Additionally, we fixed several issues. See the bugs we fixed in this release.
To upgrade to this release, see Upgrade Kloudfuse, and Upgrade to 3.4.1.
- FuseQL diff operator
-
Compare two time ranges (or two result sets) directly in a query to see what changed. Use
DIFF()to return only the deltas. See Use the FuseQL diff operator. - Hydration jobs – support for Regex and filters
-
Define hydration jobs with
regex,not regex, and!=(not equal) filters to target specific records more precisely. See Use Regex and filters in hydration jobs. - Support for relabel rules for high cardinality attributes in APM ingestion
-
Apply relabel rules to high-cardinality attributes during APM ingestion to standardize names and improve control over downstream metrics and storage. See Configure APM relabel rules.
3.4.0 p2
Aug 11, 2025
This release fixes important issues related to Datadog integration, span attribute handling, Helm validation, and label filters.
See the issues we fixed in this release.
To upgrade to this release, see Upgrade Kloudfuse, and Upgrade to 3.4.0 p2.
3.4.0 p1
Unresolved include directive in modules/ROOT/pages/release-notes.adoc - include::../partials/release-notes/3.4.0.p1.adoc[]
3.4.0
July 21, 2025
This is a major release. We primarily focused on improving our Admin and RBAC features.
Additionally, we fixed a number of issues. See the bugs we fixed in this release.

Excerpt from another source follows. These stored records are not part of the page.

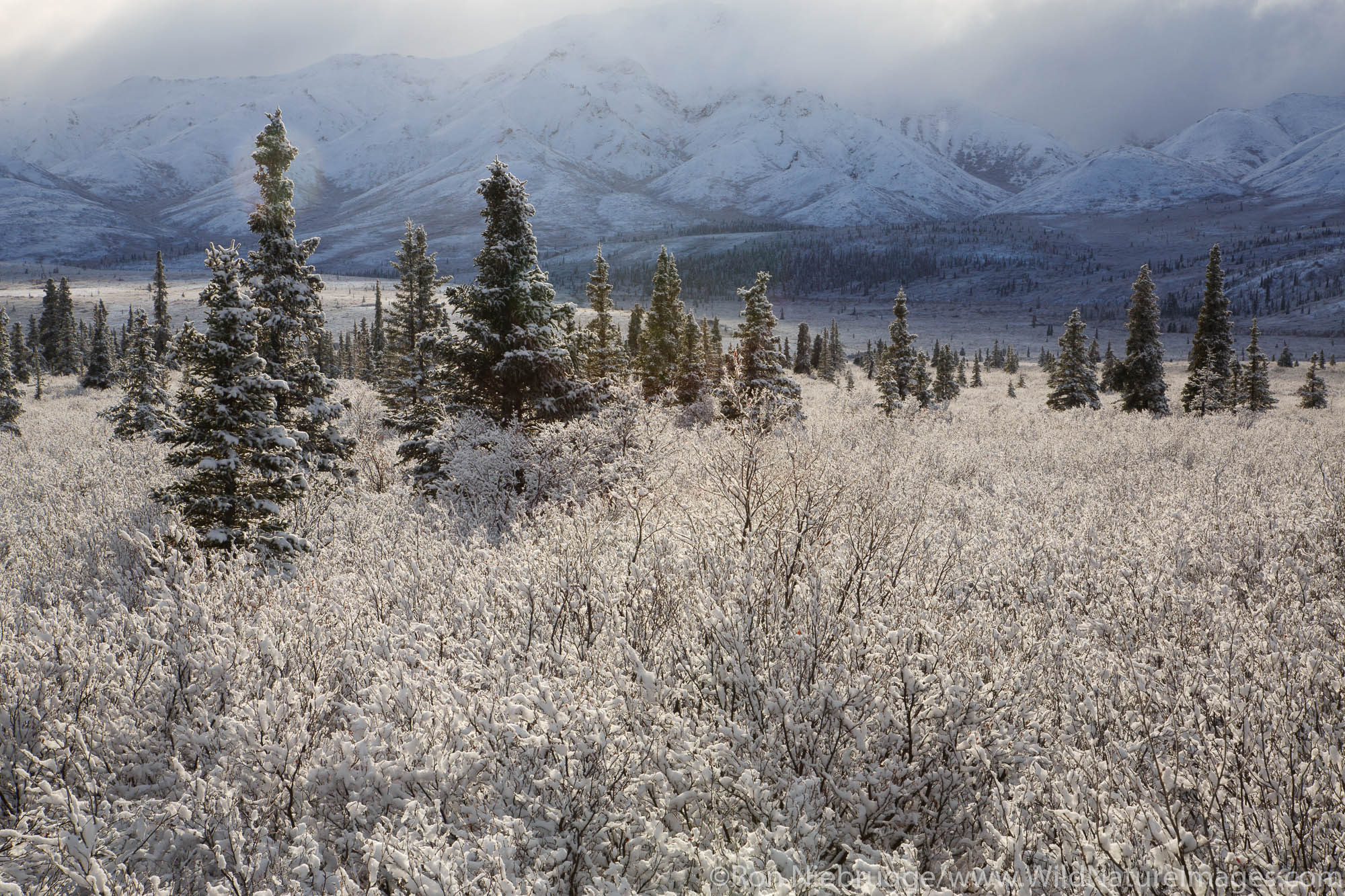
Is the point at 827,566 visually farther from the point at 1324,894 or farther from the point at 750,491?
the point at 1324,894

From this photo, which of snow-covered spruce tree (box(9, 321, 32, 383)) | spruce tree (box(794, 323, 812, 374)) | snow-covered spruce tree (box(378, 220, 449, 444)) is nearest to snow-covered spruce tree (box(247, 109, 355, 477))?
snow-covered spruce tree (box(378, 220, 449, 444))

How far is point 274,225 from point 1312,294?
231 meters

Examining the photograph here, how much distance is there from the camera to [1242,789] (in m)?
3.13

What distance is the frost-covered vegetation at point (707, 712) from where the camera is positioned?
3.20m

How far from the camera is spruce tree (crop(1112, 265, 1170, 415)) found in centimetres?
3225

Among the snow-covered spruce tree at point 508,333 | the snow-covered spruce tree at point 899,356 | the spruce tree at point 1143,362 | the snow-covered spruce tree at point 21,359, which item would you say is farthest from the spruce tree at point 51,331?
the spruce tree at point 1143,362

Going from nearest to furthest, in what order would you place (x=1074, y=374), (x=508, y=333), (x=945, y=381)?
(x=508, y=333), (x=1074, y=374), (x=945, y=381)

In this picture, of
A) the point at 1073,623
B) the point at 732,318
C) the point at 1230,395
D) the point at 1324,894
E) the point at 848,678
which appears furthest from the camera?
the point at 732,318

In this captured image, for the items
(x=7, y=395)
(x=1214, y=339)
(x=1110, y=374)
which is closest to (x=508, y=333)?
(x=7, y=395)

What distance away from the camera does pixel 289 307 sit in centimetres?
1503

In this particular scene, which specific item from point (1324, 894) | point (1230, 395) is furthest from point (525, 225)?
point (1230, 395)

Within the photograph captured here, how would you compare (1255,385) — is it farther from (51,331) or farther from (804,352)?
(51,331)

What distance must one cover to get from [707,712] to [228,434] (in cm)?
874

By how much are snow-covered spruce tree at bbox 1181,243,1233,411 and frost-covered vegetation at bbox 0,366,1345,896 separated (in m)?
32.1
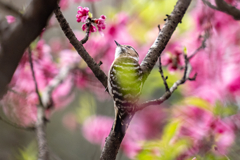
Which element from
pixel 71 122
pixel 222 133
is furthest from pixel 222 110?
pixel 71 122

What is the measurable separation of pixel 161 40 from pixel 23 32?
445 mm

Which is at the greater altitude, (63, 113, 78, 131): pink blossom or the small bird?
the small bird

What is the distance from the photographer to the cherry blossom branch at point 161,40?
667mm

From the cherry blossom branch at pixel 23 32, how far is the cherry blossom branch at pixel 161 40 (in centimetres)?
38

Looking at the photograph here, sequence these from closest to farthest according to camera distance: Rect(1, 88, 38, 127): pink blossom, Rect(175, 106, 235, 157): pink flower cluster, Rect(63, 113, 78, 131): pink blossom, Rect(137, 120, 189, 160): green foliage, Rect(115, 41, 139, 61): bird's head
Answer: Rect(137, 120, 189, 160): green foliage → Rect(175, 106, 235, 157): pink flower cluster → Rect(1, 88, 38, 127): pink blossom → Rect(115, 41, 139, 61): bird's head → Rect(63, 113, 78, 131): pink blossom

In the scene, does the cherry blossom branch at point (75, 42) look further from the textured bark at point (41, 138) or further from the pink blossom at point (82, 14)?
the textured bark at point (41, 138)

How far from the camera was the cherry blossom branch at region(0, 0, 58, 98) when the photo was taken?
325 millimetres

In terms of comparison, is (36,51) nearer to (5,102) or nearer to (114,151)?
(5,102)

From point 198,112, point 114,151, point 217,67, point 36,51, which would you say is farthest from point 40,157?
point 217,67

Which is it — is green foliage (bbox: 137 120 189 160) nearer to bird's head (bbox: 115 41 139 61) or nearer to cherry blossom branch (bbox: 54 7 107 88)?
cherry blossom branch (bbox: 54 7 107 88)

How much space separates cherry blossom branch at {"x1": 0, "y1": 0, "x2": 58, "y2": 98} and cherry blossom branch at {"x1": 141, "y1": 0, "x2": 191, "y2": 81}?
38cm


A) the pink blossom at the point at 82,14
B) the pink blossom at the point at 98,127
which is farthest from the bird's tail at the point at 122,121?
the pink blossom at the point at 98,127

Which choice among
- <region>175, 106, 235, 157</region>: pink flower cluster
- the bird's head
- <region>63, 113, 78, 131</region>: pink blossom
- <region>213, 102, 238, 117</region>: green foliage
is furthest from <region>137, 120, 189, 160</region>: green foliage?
<region>63, 113, 78, 131</region>: pink blossom

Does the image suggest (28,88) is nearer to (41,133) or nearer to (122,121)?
(41,133)
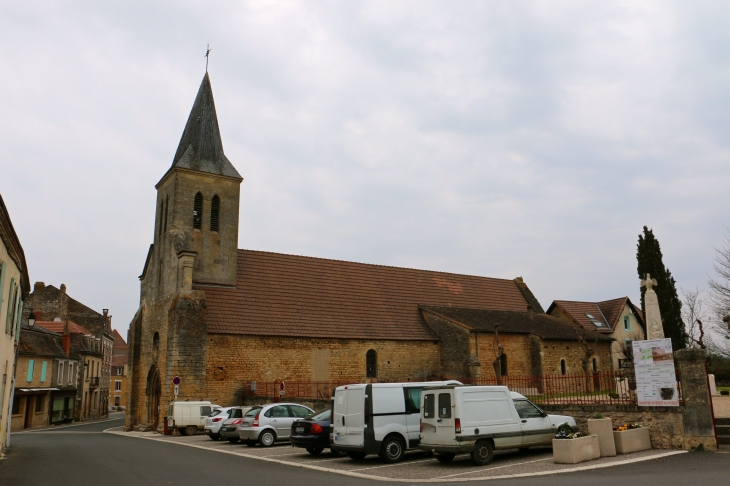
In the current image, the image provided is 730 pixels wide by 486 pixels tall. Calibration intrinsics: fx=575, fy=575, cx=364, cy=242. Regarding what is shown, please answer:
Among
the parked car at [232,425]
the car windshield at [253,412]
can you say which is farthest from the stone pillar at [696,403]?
the parked car at [232,425]

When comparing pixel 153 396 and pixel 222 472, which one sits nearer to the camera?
pixel 222 472

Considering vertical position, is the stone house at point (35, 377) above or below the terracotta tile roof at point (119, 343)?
below

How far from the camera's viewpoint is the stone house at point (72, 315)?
5728cm

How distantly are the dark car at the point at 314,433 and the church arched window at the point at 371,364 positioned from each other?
618 inches

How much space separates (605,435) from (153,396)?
2310 cm

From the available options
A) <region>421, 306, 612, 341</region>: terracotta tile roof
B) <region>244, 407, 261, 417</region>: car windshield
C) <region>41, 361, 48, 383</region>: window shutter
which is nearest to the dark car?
<region>244, 407, 261, 417</region>: car windshield

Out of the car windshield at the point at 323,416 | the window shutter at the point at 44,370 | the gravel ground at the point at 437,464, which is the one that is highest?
the window shutter at the point at 44,370

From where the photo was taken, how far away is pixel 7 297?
52.7ft

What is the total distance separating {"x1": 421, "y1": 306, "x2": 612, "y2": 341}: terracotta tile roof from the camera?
3497cm

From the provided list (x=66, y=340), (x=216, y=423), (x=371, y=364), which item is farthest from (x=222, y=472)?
(x=66, y=340)

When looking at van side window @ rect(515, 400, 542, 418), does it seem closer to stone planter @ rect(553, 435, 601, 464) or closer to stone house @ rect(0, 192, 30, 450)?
stone planter @ rect(553, 435, 601, 464)

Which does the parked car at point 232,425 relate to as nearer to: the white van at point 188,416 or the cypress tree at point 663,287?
the white van at point 188,416

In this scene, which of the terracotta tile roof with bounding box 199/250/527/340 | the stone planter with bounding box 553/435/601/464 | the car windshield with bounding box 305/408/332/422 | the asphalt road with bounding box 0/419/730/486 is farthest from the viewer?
the terracotta tile roof with bounding box 199/250/527/340

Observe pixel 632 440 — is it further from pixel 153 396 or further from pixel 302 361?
pixel 153 396
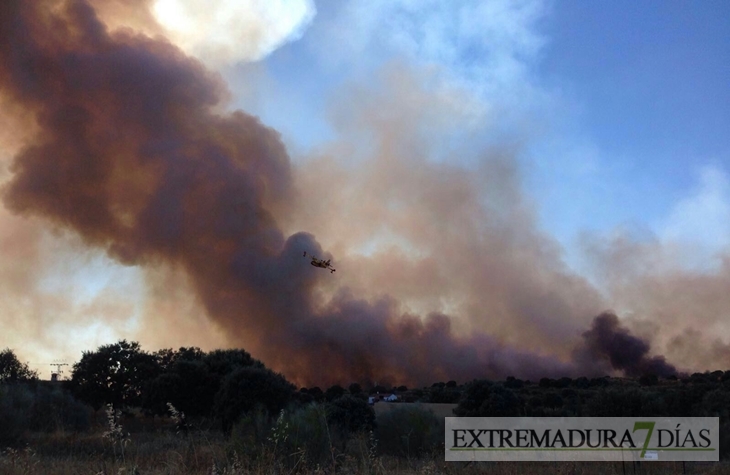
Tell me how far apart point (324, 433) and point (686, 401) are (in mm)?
24061

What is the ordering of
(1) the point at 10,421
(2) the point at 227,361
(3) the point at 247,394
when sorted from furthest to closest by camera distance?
(2) the point at 227,361, (3) the point at 247,394, (1) the point at 10,421

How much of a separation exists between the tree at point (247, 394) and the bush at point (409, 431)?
32.1 feet

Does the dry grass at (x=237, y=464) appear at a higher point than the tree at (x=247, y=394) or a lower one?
lower

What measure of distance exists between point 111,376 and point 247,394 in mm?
23516

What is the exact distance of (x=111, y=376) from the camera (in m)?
52.1

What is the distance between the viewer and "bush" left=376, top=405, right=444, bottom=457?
2242cm

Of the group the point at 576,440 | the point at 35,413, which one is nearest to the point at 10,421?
the point at 35,413

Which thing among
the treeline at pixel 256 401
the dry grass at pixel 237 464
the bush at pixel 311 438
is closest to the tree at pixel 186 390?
the treeline at pixel 256 401

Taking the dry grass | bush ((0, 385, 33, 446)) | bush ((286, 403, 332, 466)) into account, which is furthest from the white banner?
bush ((0, 385, 33, 446))

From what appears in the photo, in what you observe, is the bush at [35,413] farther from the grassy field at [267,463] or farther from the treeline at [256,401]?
the grassy field at [267,463]

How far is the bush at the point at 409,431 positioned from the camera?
883 inches

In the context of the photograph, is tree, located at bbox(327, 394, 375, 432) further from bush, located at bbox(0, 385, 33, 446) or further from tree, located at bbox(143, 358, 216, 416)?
tree, located at bbox(143, 358, 216, 416)

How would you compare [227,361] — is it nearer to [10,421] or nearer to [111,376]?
[111,376]

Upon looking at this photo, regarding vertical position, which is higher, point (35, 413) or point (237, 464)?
point (237, 464)
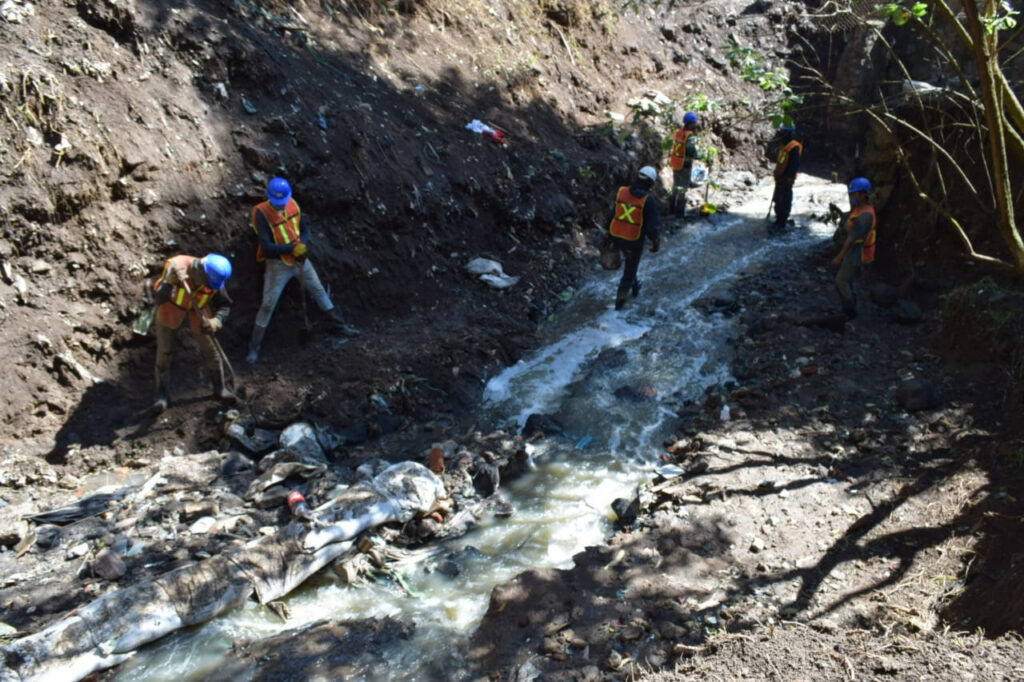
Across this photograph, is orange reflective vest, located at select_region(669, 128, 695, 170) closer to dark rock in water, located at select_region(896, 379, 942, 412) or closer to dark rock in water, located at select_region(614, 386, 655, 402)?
dark rock in water, located at select_region(614, 386, 655, 402)

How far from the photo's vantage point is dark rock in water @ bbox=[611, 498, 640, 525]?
208 inches

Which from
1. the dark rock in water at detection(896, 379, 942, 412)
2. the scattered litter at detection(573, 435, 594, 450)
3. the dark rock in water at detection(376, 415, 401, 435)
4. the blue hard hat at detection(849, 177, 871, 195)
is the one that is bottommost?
the dark rock in water at detection(376, 415, 401, 435)

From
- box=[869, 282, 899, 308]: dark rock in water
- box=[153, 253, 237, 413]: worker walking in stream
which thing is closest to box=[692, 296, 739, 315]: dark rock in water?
box=[869, 282, 899, 308]: dark rock in water

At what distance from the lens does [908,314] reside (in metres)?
7.50

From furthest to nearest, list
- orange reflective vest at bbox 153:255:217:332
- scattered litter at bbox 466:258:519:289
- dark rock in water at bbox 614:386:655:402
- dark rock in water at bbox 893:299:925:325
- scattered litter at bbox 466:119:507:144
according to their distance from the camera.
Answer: scattered litter at bbox 466:119:507:144, scattered litter at bbox 466:258:519:289, dark rock in water at bbox 893:299:925:325, dark rock in water at bbox 614:386:655:402, orange reflective vest at bbox 153:255:217:332

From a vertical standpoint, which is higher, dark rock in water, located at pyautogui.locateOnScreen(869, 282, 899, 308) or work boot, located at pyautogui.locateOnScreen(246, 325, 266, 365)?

To upgrade to this release, see Upgrade Kloudfuse, and Upgrade to 3.4.0.
Admin and RBAC
- Groups are now Teams
-
We renamed Groups to Teams, removed the concept of Team Ownership (each Team has a default Admin account member), and streamlined role assignment within Teams.
See Manage Teams.
- Service Accounts
-
We added service accounts to this release. They allow applications to securely interact with other systems or APIs in the background using bearer tokens. These workflows do not require human involvement, and automate workflows.
See Service Accounts.
- Data scrubbing
-
This new powerful approach enables users to safely delete data from Metrics, Logs, and APM streams. Create a scrub job by specifying the stream type, one or more filters (label, comparison operator, and value), and the relative time interval. By matching these criteria, Kloudfuse creates a scrub job.
See Scrub Jobs.
- Policies
-
Starting with this release, you can assign RBAC policies directly to both Users and Service Accounts. This is in addition to the existing process of Users inheriting policies through their Group/Team assignment.
Infrastructure
- Infrastructure Table Improvements
-
The Infrastructure view now uses infinite scroll instead of traditional pagination. This improves navigation when working with large datasets.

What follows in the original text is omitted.